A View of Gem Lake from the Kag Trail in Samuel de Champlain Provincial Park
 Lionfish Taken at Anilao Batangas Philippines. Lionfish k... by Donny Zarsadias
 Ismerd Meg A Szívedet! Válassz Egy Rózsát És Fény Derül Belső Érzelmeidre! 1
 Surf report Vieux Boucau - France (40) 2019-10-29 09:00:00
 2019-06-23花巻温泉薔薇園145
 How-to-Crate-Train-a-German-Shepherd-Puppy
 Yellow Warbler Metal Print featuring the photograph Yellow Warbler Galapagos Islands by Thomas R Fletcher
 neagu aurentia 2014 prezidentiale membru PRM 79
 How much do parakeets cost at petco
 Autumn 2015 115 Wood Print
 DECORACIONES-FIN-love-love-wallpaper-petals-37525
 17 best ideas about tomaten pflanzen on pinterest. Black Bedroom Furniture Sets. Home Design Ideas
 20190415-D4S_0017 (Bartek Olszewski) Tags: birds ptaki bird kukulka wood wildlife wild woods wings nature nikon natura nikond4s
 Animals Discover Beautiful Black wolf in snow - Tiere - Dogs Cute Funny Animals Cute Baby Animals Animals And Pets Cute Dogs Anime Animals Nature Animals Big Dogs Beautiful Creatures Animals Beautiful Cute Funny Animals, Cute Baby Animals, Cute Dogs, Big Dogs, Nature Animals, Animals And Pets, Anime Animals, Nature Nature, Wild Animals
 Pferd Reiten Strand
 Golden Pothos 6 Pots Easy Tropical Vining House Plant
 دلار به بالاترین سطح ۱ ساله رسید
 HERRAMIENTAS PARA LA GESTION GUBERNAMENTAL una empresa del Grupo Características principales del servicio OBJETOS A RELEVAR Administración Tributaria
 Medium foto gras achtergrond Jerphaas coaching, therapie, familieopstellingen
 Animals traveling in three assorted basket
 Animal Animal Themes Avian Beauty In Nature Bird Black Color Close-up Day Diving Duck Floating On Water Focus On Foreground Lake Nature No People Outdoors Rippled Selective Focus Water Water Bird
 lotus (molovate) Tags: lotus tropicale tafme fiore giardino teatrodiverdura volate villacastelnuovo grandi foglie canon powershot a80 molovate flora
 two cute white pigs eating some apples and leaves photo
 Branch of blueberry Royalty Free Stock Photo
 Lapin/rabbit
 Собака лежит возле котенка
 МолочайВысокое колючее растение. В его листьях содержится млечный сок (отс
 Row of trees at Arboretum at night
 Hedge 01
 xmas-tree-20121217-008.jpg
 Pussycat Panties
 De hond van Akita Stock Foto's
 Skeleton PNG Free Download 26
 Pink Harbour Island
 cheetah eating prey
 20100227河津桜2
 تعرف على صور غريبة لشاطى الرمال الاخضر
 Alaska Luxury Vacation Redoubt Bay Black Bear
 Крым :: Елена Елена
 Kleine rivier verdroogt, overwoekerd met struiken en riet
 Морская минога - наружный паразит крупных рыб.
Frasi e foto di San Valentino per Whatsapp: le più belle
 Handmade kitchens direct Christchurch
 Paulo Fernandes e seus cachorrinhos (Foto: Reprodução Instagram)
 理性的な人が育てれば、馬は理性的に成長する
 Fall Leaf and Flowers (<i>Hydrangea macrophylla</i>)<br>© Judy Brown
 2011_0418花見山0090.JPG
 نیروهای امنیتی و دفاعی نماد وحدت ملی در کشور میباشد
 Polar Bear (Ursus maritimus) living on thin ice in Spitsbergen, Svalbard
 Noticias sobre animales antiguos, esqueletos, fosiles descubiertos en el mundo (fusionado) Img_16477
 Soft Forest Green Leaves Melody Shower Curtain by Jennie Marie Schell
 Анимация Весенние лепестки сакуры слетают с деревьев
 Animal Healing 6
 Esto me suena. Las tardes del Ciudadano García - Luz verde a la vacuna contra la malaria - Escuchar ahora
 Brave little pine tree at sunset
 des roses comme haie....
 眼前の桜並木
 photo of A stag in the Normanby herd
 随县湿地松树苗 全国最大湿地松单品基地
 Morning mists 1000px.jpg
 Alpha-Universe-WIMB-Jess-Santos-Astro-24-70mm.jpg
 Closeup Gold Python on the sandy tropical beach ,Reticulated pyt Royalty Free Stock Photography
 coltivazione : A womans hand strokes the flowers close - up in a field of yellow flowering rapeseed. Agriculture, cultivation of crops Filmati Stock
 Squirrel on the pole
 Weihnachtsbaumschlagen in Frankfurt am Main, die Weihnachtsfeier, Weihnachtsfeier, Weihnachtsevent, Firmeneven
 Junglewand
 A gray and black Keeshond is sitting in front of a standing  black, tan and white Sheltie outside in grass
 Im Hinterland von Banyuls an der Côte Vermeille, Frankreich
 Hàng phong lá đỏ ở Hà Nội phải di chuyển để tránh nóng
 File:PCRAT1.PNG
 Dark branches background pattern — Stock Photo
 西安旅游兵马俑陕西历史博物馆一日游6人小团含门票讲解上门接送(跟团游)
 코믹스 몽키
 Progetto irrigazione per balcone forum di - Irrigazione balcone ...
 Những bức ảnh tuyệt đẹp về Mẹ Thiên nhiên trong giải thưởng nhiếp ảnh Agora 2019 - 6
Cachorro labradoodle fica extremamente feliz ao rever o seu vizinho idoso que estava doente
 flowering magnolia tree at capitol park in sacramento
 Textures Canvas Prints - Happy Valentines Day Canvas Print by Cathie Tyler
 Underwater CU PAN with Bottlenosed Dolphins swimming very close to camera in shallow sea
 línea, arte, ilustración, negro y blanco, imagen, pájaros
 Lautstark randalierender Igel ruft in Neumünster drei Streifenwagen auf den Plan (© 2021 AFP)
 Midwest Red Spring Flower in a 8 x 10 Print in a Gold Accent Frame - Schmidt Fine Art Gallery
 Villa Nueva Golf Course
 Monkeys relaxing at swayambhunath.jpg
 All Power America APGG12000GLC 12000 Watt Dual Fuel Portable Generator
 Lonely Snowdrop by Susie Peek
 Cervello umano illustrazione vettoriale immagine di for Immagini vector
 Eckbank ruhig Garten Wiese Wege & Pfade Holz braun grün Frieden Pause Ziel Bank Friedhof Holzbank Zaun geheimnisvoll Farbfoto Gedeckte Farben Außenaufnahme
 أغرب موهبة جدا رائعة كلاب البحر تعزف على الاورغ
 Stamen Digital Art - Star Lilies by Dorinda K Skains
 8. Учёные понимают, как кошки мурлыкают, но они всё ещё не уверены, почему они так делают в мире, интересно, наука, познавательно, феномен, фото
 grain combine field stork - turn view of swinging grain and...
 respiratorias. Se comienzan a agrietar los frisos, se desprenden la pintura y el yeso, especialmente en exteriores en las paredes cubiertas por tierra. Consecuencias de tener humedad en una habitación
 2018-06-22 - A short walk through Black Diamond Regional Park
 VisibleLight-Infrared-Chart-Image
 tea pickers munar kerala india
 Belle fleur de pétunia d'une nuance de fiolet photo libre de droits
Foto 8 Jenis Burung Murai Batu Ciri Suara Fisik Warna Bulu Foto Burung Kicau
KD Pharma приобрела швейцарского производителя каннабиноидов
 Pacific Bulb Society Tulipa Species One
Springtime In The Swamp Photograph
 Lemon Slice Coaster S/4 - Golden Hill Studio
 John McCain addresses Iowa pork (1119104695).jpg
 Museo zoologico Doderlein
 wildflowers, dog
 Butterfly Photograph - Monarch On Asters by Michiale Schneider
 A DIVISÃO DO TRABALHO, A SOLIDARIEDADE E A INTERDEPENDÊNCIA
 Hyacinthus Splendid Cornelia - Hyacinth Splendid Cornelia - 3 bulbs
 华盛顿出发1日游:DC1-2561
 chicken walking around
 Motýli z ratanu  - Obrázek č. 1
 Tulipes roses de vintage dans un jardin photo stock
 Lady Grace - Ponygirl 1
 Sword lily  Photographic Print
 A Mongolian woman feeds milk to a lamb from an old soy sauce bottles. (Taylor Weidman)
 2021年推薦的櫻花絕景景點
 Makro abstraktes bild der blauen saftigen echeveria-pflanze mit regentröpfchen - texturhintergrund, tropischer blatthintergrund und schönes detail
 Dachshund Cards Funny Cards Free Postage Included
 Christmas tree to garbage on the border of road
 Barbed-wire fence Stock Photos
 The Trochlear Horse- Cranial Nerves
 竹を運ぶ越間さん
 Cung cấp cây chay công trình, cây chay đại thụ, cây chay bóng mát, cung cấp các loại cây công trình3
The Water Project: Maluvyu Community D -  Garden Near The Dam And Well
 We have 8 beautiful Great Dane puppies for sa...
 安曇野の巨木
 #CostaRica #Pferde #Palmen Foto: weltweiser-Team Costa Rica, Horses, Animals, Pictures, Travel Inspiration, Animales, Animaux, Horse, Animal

--- Exercise instructions ---
Return, please, the lines of the data from the first through the line containing "20190415-D4S_0017 (Bartek Olszewski)", both kept, exactly as they stand and nothing more.

--- Task response ---
A View of Gem Lake from the Kag Trail in Samuel de Champlain Provincial Park
 Lionfish Taken at Anilao Batangas Philippines. Lionfish k... by Donny Zarsadias
 Ismerd Meg A Szívedet! Válassz Egy Rózsát És Fény Derül Belső Érzelmeidre! 1
 Surf report Vieux Boucau - France (40) 2019-10-29 09:00:00
 2019-06-23花巻温泉薔薇園145
 How-to-Crate-Train-a-German-Shepherd-Puppy
 Yellow Warbler Metal Print featuring the photograph Yellow Warbler Galapagos Islands by Thomas R Fletcher
 neagu aurentia 2014 prezidentiale membru PRM 79
 How much do parakeets cost at petco
 Autumn 2015 115 Wood Print
 DECORACIONES-FIN-love-love-wallpaper-petals-37525
 17 best ideas about tomaten pflanzen on pinterest. Black Bedroom Furniture Sets. Home Design Ideas
 20190415-D4S_0017 (Bartek Olszewski) Tags: birds ptaki bird kukulka wood wildlife wild woods wings nature nikon natura nikond4s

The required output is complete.